O reconhecimento científico desse carbono é mais do que um ajuste técnico: é uma mudança de paradigma. Ao incorporar o estoque de carbono do solo, o Brasil não apenas demonstra com maior precisão os ganhos ambientais de seus biocombustíveis, mas fortalece a competitividade do etanol e da biomassa frente às fontes intermitentes - eólica e solar - que hoje concentram os incentivos públicos e a atenção dos investidores.
Essas fontes têm papel relevante na matriz elétrica, mas enfrentam desafios de estabilidade e custo oculto. A intermitência exige baterias e sistemas de armazenamento que, quando considerados em todo o ciclo de vida, aumentam substancialmente as emissões líquidas e o custo da energia. Além disso, o avanço da geração solar e eólica tem provocado o fenômeno do curtailment - a produção de energia em excesso nos horários de baixa demanda, cujo custo tende a ser repassado ao consumidor.
A biomassa, ao contrário, oferece modulação diária - ou seja, energia firme, capaz de ajustar sua oferta conforme a demanda, garantindo estabilidade ao sistema elétrico e dispensando o uso de baterias e outros sistemas de armazenamento de alto custo ambiental e econômico. É uma fonte renovável que gera emprego no interior, aproveita resíduos agrícolas e atua como sumidouro de carbono, especialmente quando se considera o potencial de captura do solo. A energia de biomassa gerada em período complementar à hidráulica, tem gerado relevante economia e eficiência ao sistema elétrico interligado ao viabilizar o armazenamento de água nos reservatórios, fazendo com que se transformem em virtuais baterias sem custo adicional.
Nesse contexto, é essencial que o Poder Executivo institua, antes da COP30, um grupo de trabalho interinstitucional, com a participação do Ministério de Minas e Energia, da ANP, do MAPA e da Embrapa, para atualizar as metodologias oficiais de contabilização de emissões e incorporar o estoque de carbono do solo à RenovaCalc. Essa atualização permitirá que o Brasil apresente ao mundo uma métrica mais fiel à realidade do etanol e da biomassa, consolidando seu protagonismo na transição energética global.

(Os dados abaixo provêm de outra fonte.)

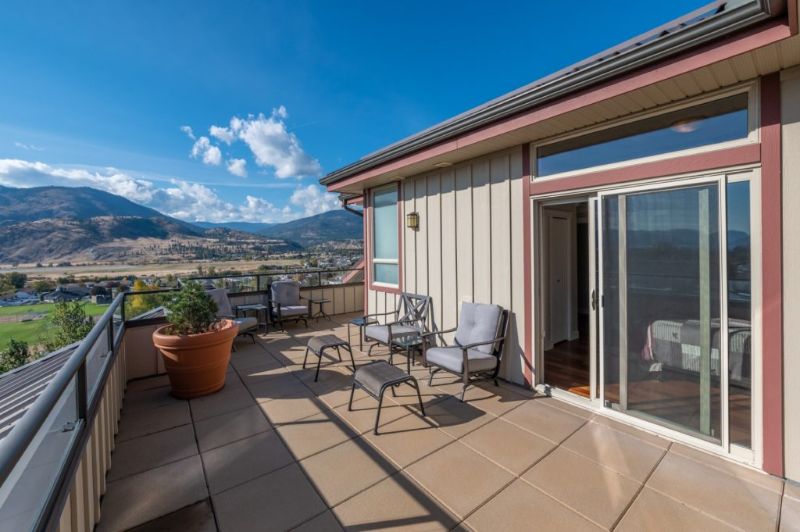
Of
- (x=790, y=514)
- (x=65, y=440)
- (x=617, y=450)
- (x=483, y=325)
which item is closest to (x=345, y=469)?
(x=65, y=440)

Ao impulsionar a transição energética, o agro brasileiro confirma que desenvolvimento e sustentabilidade podem caminhar juntos. É um setor que alia produtividade, segurança alimentar e captura de carbono alavancando cadeias produtivas de alimento e energia. Seus sistemas integrados - baseados na cana, no milho e na soja - agregam valor ao produto primário, produzem energia limpa, ração e proteína sem ampliar fronteiras agrícolas. Ao contrário, a intensificação da pecuária pelo uso de coprodutos gerados pela produção de biocombustíveis tem reduzido o período de terminação do gado bovino e, portanto, emissões de metano. O Brasil é, assim, o raro exemplo de país que alimenta o mundo enquanto contribui para resfriá-lo.
O momento é de convergência. A ciência já mostrou o caminho; cabe agora à política e ao setor produtivo atualizarem as métricas, consolidando o solo como ativo climático. O carbono que está debaixo dos nossos pés pode ser o argumento mais poderoso do Brasil no novo ciclo verde global.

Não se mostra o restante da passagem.